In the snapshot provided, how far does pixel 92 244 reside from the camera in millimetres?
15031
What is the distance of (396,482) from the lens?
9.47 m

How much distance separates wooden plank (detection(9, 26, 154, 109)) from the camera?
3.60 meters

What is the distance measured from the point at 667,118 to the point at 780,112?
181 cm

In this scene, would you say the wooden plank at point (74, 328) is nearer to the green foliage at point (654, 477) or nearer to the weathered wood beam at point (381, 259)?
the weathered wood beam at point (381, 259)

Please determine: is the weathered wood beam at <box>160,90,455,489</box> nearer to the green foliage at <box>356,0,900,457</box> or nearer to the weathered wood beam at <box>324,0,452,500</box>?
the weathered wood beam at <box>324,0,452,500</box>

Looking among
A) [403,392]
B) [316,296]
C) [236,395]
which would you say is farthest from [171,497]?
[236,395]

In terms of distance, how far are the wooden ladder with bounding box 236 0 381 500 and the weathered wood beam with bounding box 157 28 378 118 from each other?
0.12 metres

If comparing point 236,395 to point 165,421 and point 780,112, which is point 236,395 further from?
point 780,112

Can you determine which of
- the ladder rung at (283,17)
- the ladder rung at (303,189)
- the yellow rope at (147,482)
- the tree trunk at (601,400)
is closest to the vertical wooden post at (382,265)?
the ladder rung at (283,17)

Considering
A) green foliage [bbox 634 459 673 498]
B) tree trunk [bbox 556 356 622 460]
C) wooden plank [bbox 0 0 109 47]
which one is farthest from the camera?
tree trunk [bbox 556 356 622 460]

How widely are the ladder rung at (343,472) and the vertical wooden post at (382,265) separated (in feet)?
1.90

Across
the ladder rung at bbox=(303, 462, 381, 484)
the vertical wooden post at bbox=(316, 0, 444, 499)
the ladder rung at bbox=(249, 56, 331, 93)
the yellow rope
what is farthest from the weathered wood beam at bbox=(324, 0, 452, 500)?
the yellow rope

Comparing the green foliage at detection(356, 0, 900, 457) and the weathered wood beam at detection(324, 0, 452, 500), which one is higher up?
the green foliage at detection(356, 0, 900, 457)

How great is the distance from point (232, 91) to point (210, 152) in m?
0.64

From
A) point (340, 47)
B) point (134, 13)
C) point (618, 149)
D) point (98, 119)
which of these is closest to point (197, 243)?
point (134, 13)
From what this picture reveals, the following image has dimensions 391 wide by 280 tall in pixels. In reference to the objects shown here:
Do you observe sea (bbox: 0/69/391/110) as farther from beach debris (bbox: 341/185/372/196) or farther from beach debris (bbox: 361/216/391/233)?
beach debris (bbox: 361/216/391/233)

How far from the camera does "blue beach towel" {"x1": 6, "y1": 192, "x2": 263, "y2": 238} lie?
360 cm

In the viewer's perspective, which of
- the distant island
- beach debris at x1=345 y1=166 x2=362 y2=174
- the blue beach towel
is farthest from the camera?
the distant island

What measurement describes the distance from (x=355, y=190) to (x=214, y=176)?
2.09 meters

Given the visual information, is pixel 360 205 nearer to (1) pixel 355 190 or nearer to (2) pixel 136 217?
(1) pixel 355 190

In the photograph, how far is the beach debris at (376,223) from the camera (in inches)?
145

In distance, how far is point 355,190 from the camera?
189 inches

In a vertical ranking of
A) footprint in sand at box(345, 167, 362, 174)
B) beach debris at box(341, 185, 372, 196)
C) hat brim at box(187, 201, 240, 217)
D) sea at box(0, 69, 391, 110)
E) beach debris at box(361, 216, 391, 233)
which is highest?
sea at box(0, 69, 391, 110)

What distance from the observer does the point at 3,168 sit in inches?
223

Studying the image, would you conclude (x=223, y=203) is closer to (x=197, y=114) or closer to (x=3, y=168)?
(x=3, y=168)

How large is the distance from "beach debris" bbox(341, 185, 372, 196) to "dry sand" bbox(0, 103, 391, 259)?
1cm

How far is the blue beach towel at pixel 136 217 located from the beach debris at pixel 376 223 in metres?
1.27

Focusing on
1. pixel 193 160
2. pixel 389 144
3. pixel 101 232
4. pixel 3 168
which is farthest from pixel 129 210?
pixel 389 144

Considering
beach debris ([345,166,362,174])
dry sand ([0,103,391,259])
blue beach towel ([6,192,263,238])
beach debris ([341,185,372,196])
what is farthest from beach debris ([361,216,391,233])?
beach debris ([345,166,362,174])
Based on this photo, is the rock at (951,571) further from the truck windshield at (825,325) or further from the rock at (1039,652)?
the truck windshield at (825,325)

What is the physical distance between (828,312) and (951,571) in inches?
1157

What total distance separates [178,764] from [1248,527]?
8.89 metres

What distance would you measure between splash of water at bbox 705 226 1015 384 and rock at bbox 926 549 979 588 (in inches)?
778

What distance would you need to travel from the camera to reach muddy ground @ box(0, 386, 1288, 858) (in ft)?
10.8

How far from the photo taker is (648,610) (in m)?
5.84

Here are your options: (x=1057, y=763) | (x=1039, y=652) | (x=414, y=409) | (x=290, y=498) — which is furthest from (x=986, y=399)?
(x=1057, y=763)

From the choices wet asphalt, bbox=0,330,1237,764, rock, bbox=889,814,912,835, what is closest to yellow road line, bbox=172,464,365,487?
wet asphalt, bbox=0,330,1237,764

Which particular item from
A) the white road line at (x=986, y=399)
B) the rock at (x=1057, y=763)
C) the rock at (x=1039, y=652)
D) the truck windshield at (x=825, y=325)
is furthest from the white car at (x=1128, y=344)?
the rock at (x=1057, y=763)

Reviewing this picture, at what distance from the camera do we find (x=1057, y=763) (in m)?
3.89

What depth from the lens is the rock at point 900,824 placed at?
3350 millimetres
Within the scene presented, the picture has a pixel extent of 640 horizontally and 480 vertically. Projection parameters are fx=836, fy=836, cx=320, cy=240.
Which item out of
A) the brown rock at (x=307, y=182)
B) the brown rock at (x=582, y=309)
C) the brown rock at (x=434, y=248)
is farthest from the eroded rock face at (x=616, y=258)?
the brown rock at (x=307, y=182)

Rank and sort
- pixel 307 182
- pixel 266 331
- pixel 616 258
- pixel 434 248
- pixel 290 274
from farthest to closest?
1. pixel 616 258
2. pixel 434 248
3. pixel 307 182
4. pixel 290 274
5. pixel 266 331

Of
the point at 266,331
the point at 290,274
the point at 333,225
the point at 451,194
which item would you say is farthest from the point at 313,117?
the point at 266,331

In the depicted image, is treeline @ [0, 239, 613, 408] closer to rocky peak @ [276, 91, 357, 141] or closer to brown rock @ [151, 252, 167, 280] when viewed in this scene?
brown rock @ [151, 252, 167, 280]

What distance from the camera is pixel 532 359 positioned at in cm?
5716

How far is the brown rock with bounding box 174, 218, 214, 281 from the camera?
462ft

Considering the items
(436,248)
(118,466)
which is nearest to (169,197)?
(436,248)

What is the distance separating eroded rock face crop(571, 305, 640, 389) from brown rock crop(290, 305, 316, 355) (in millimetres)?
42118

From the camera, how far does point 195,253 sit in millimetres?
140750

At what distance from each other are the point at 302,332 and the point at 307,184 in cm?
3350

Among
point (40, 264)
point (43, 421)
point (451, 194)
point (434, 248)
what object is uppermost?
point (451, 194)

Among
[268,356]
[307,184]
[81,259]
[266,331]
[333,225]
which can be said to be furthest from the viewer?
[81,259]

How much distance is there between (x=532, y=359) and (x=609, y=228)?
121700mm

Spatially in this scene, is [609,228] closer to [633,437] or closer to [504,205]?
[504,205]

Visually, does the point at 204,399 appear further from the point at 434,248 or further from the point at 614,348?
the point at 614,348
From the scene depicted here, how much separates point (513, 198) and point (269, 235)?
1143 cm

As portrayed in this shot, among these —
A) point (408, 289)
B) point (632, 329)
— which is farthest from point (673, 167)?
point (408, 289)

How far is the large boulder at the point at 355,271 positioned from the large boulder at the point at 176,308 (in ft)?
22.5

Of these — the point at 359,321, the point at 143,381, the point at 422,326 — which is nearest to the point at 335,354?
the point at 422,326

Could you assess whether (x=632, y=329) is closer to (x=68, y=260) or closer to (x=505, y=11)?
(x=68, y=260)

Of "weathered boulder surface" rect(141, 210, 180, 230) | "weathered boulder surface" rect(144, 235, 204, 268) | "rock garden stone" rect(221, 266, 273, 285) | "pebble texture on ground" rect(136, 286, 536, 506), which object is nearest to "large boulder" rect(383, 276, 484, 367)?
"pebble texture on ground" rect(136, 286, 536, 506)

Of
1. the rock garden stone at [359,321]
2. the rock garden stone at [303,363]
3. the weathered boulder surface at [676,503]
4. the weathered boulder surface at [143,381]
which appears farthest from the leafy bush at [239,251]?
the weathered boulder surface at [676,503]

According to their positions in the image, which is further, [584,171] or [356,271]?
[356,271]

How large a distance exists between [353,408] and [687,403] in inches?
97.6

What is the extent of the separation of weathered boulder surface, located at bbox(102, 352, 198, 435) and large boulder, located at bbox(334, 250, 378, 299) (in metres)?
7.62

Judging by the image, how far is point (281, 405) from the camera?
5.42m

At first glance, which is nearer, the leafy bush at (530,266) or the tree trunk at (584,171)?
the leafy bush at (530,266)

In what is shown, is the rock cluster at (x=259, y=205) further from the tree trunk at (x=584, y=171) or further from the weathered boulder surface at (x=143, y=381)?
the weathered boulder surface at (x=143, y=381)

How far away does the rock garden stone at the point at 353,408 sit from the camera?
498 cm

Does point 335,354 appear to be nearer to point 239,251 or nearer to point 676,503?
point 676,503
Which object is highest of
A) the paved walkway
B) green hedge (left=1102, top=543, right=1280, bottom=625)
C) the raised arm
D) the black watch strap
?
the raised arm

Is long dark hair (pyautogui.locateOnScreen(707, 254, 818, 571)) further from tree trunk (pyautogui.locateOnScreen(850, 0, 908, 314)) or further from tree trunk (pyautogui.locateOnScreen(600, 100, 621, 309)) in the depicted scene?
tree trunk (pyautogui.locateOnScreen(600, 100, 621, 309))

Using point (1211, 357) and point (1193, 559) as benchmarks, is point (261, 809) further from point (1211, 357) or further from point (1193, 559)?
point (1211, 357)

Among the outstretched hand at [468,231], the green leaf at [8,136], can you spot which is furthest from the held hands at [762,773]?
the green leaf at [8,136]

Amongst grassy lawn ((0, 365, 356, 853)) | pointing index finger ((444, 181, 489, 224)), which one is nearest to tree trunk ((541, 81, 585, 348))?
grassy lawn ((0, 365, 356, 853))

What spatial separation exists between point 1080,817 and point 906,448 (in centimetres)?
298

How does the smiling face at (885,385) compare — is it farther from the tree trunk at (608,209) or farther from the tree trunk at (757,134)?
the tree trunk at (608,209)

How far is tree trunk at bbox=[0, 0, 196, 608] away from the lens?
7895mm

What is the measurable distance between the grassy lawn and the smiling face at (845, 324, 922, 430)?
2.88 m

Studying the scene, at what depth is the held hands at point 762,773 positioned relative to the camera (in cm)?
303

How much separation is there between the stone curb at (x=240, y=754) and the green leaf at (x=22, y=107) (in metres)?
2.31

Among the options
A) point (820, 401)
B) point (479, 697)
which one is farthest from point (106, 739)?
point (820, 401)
■ ■ ■
▸ DIRECTIONS
Copy the items from the line with "Studying the scene, at" up to and including the last line of the items, switching "separation" to "distance" and leaving everything else unchanged.

▸ RESPONSE
Studying the scene, at what depth is the held hands at point 762,773 positioned relative to the camera (in cm)?
303

How much distance is there between the stone curb at (x=240, y=754) and the green leaf at (x=22, y=107) (in metres)?
2.31

Among the options
A) point (820, 401)
B) point (479, 697)
which one is farthest from point (106, 739)?
point (820, 401)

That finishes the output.